*DIRECTIONS*. Everything from the line with "How far does point" through the last line of the records below should be copied exactly, both ends included.

*EXERCISE DATA*.

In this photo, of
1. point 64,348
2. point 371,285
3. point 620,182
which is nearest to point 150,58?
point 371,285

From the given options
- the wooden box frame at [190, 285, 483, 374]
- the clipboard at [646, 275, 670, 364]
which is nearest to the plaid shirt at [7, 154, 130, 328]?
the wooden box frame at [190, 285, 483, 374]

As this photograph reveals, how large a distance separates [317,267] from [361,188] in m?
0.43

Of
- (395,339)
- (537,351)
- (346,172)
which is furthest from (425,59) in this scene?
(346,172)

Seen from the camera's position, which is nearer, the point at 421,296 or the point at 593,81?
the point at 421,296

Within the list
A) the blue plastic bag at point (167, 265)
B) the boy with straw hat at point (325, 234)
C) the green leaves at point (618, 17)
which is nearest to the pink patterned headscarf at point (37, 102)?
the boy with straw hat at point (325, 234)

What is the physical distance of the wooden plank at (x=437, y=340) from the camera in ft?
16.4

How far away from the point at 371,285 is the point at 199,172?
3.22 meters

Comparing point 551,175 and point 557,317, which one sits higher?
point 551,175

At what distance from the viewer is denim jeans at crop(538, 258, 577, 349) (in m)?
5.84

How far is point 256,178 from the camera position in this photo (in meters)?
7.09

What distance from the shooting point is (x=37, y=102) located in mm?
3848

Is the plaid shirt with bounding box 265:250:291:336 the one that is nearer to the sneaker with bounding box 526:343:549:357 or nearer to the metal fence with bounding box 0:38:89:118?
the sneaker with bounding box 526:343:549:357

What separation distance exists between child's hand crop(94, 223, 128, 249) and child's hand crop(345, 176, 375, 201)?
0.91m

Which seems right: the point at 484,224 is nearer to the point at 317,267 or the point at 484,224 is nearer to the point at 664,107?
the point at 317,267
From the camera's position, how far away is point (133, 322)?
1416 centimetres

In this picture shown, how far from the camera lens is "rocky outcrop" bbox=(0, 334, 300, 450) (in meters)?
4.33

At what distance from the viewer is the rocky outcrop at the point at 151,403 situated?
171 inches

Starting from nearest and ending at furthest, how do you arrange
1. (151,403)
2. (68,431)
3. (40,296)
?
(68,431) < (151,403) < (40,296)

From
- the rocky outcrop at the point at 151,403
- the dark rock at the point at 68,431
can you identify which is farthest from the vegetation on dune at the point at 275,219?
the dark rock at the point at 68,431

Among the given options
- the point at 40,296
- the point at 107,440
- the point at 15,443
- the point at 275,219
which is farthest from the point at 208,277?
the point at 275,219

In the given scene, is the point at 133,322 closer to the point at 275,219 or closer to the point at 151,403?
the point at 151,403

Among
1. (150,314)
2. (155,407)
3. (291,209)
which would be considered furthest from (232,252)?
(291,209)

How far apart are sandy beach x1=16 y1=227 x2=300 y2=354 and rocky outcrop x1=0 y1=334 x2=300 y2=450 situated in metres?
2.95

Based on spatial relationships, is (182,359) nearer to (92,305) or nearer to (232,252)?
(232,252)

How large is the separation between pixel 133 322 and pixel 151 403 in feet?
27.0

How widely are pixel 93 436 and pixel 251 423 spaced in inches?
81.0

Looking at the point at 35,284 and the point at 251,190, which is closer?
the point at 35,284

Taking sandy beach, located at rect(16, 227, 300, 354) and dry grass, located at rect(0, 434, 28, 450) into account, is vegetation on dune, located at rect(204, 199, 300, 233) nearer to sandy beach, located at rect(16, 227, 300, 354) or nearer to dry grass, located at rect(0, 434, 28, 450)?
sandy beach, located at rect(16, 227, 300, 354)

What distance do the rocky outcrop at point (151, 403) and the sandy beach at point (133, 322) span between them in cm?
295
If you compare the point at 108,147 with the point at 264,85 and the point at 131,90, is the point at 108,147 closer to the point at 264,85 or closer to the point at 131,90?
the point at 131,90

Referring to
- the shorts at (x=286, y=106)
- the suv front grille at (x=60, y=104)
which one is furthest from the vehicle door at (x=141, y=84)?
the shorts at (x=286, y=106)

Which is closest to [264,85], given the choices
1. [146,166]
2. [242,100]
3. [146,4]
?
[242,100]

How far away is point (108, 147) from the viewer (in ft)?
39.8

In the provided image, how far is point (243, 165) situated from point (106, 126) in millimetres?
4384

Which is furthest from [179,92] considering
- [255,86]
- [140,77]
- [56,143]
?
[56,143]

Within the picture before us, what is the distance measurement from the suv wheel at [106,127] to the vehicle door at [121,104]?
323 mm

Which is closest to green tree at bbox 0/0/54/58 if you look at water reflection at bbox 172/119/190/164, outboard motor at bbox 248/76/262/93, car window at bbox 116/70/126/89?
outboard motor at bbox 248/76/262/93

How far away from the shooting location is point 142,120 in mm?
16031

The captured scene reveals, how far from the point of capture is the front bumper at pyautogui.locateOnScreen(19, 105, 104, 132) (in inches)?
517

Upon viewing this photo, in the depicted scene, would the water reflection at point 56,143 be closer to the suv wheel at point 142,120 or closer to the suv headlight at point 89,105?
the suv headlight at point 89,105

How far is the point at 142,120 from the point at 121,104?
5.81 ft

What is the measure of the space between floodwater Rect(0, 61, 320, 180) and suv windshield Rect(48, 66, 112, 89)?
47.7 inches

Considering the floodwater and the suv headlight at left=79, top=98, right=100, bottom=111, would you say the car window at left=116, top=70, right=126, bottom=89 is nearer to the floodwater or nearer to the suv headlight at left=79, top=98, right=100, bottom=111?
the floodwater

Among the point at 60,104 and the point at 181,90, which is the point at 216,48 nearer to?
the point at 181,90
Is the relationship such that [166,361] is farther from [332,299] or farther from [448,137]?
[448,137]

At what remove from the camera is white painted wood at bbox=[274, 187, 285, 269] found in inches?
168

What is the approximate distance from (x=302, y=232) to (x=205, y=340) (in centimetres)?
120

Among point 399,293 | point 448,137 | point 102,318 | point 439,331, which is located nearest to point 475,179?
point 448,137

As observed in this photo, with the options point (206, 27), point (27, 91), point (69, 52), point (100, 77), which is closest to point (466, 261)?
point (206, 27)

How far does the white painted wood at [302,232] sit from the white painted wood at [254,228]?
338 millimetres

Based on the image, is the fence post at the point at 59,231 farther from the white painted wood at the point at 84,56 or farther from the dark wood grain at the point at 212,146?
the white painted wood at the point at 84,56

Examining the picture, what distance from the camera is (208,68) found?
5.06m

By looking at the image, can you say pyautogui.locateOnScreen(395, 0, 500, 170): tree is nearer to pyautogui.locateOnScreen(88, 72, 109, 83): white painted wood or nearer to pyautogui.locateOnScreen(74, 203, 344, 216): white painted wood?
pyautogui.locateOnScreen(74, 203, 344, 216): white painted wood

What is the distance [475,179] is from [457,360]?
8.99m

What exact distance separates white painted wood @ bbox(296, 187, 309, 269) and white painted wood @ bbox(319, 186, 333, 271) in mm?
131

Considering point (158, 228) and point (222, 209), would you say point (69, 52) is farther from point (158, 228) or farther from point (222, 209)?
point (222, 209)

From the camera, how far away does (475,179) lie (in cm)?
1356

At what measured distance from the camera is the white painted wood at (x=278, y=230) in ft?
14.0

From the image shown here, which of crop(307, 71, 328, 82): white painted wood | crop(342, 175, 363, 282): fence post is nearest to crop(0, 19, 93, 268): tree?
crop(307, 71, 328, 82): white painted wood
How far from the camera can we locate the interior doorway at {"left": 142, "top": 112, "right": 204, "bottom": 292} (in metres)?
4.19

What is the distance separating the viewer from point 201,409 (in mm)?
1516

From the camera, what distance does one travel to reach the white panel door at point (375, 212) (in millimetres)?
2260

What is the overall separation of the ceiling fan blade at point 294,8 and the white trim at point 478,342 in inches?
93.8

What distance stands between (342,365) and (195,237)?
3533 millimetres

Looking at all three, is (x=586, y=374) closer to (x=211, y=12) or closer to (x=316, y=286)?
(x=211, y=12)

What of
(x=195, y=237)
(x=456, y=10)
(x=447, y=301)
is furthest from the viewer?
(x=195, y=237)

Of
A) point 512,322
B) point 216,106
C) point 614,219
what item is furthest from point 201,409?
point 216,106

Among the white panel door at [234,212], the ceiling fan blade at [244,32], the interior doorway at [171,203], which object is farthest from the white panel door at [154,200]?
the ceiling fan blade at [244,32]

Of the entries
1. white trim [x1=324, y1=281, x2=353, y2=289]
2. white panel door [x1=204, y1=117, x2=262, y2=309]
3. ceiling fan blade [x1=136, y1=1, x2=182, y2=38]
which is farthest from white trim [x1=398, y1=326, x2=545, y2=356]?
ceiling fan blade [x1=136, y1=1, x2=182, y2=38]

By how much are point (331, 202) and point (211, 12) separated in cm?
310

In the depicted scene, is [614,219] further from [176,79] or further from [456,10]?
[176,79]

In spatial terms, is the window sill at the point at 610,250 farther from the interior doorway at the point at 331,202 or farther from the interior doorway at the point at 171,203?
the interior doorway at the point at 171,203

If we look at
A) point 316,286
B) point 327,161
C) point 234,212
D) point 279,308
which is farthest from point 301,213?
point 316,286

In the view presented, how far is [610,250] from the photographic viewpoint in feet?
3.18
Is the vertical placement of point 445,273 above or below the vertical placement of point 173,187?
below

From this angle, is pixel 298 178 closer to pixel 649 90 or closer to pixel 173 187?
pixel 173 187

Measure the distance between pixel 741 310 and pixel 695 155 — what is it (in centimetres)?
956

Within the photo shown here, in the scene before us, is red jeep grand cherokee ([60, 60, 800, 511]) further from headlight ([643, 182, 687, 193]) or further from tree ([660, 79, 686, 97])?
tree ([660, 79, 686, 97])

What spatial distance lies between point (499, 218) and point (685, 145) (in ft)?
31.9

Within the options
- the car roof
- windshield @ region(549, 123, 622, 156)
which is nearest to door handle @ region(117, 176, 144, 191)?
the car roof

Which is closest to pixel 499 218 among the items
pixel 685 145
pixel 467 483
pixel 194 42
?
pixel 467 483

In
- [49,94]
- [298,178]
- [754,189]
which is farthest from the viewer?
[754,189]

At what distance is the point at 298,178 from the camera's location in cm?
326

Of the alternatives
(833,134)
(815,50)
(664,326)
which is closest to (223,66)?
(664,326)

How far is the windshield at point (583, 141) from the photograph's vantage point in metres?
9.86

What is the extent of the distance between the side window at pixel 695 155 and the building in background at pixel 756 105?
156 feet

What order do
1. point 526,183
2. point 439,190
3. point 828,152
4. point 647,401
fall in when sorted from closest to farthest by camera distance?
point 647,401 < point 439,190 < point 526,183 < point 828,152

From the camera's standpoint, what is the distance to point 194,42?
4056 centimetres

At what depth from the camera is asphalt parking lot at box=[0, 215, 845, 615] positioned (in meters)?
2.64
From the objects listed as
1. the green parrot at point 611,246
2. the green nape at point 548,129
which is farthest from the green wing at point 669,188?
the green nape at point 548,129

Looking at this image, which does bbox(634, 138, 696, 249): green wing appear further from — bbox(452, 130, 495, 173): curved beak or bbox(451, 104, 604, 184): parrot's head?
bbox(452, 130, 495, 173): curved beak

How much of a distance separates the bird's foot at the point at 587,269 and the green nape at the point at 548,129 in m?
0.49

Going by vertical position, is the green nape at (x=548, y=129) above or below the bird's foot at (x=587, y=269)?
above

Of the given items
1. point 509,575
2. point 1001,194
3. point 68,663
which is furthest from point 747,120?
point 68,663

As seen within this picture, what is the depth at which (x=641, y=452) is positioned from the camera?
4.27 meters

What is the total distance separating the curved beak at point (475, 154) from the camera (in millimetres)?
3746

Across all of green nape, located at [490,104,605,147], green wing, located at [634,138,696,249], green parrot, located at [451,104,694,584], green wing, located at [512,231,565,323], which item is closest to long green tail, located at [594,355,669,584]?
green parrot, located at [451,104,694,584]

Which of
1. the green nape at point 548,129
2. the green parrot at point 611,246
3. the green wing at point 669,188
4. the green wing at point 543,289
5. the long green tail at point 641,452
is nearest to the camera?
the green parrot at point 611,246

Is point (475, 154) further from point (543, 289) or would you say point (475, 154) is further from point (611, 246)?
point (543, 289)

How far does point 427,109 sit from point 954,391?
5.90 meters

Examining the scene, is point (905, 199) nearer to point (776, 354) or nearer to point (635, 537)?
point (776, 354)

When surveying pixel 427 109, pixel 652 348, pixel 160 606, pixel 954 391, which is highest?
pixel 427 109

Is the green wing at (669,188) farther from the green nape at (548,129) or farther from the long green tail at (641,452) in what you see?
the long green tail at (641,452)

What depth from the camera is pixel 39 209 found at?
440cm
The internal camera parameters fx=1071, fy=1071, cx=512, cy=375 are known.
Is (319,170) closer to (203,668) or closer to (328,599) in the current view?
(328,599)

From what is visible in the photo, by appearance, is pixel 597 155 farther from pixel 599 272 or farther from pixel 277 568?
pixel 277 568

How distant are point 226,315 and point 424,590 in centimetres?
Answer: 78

*OUTPUT FOR THIS TASK*.
How far does point 427,109 sit from point 954,391?
5.90 meters

Examining the scene, is point (905, 199) nearer to point (776, 354) or nearer to point (635, 537)?
point (776, 354)

When surveying pixel 427 109, pixel 652 348, pixel 160 606, pixel 954 391, which is highest?
pixel 427 109

Is the green wing at (669,188) farther from the green nape at (548,129) or farther from the long green tail at (641,452) in what you see?
the long green tail at (641,452)

What depth from the camera is pixel 39 209 found at?
440cm
The internal camera parameters fx=1071, fy=1071, cx=512, cy=375 are known.
Is (319,170) closer to (203,668) or closer to (328,599) in the current view?
(328,599)

From what is visible in the photo, by appearance, is pixel 597 155 farther from pixel 599 272 or farther from pixel 277 568?
pixel 277 568

How distant are point 226,315 and point 424,590 in centimetres?
Answer: 78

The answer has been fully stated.